To do:
Retype every line from the top of the entries down to the one with "Where can you buy baking sheets for less?", both included, and skip the pictures.

Page-level text extractions:
··········

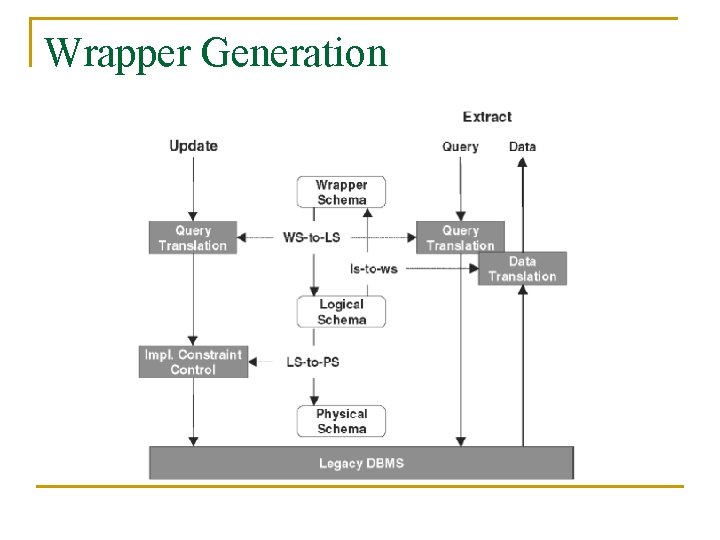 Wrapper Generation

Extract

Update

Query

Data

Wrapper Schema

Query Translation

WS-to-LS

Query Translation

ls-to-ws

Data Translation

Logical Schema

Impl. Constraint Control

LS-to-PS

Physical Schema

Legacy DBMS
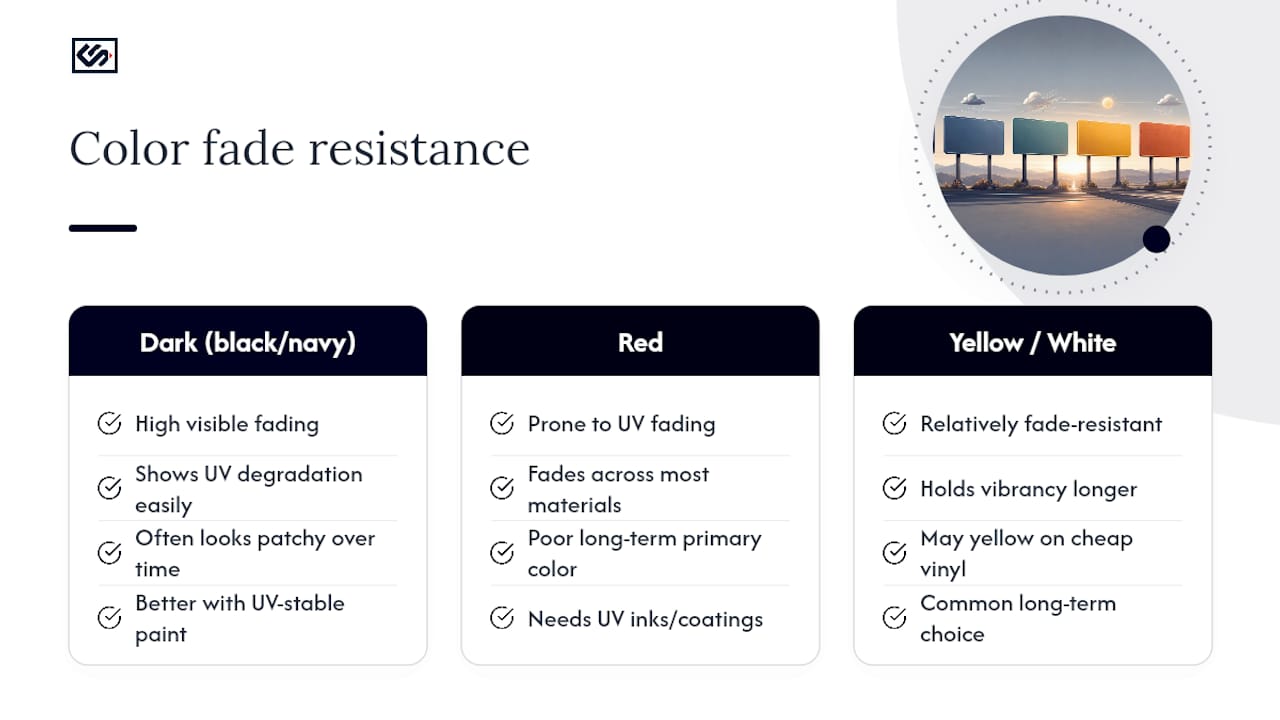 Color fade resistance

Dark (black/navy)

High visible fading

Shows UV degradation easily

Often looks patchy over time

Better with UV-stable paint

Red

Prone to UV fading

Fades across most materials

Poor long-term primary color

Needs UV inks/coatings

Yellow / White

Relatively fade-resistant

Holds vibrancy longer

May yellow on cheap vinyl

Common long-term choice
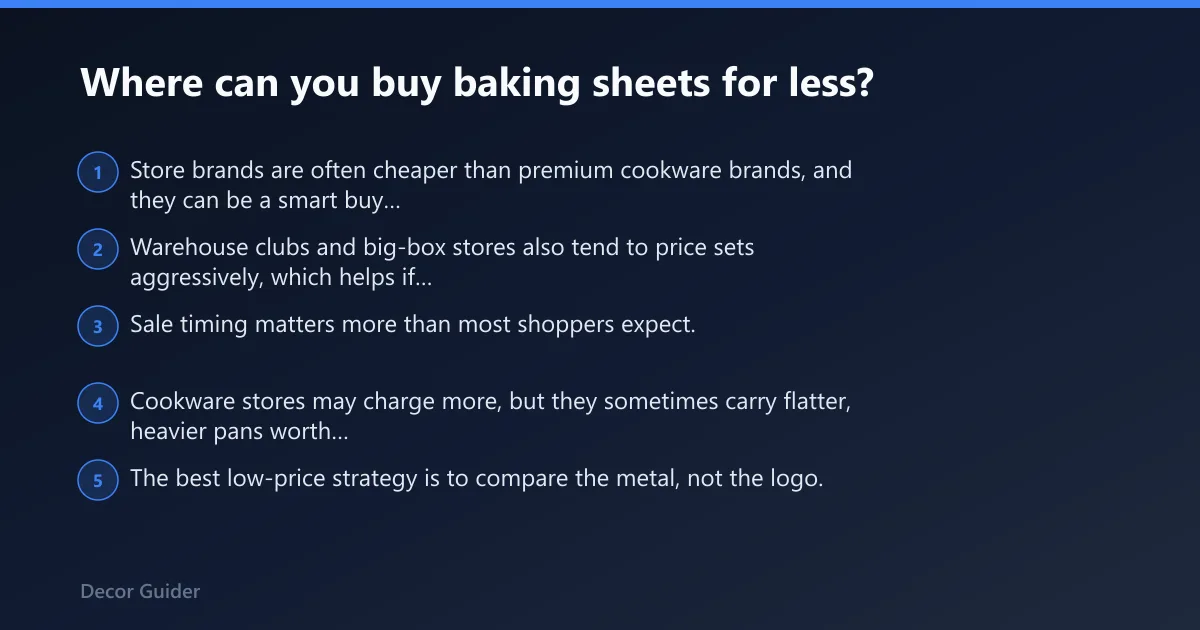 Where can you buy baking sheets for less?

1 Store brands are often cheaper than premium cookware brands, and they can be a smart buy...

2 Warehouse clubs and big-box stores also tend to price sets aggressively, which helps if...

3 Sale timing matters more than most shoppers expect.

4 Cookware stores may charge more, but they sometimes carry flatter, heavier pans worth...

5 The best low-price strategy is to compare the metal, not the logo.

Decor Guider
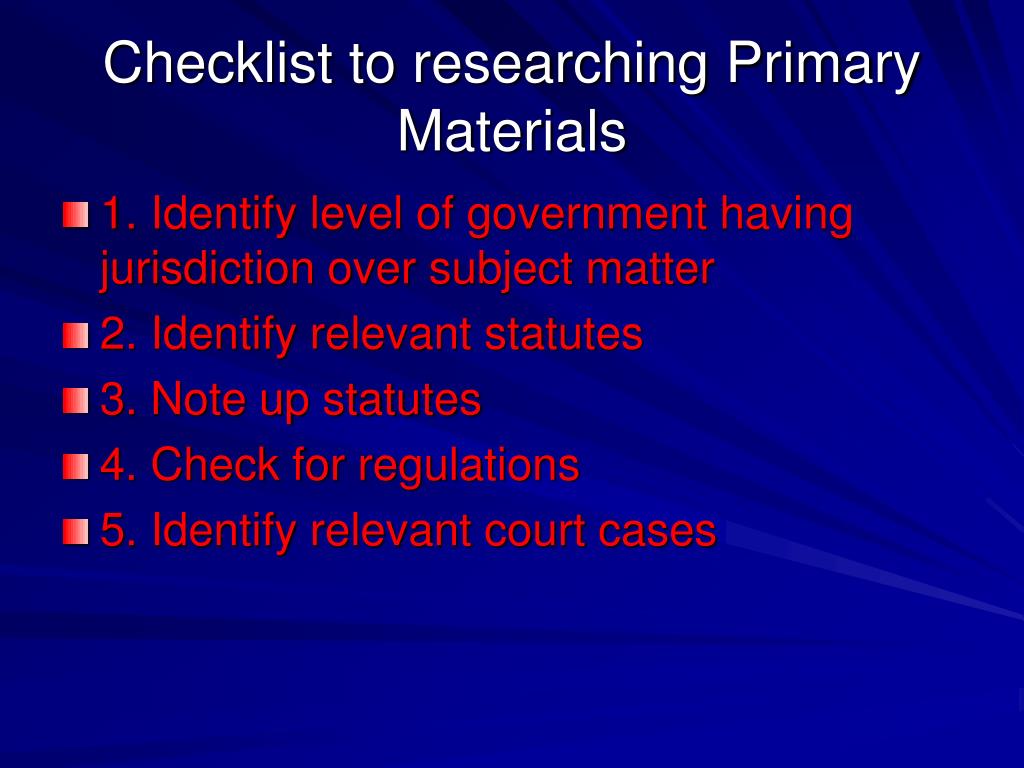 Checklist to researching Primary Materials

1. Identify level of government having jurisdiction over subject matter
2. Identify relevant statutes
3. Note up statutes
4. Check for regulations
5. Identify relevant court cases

··········

Answer to the exercise:
 Wrapper Generation

Extract

Update

Query

Data

Wrapper Schema

Query Translation

WS-to-LS

Query Translation

ls-to-ws

Data Translation

Logical Schema

Impl. Constraint Control

LS-to-PS

Physical Schema

Legacy DBMS
 Color fade resistance

Dark (black/navy)

High visible fading

Shows UV degradation easily

Often looks patchy over time

Better with UV-stable paint

Red

Prone to UV fading

Fades across most materials

Poor long-term primary color

Needs UV inks/coatings

Yellow / White

Relatively fade-resistant

Holds vibrancy longer

May yellow on cheap vinyl

Common long-term choice
 Where can you buy baking sheets for less?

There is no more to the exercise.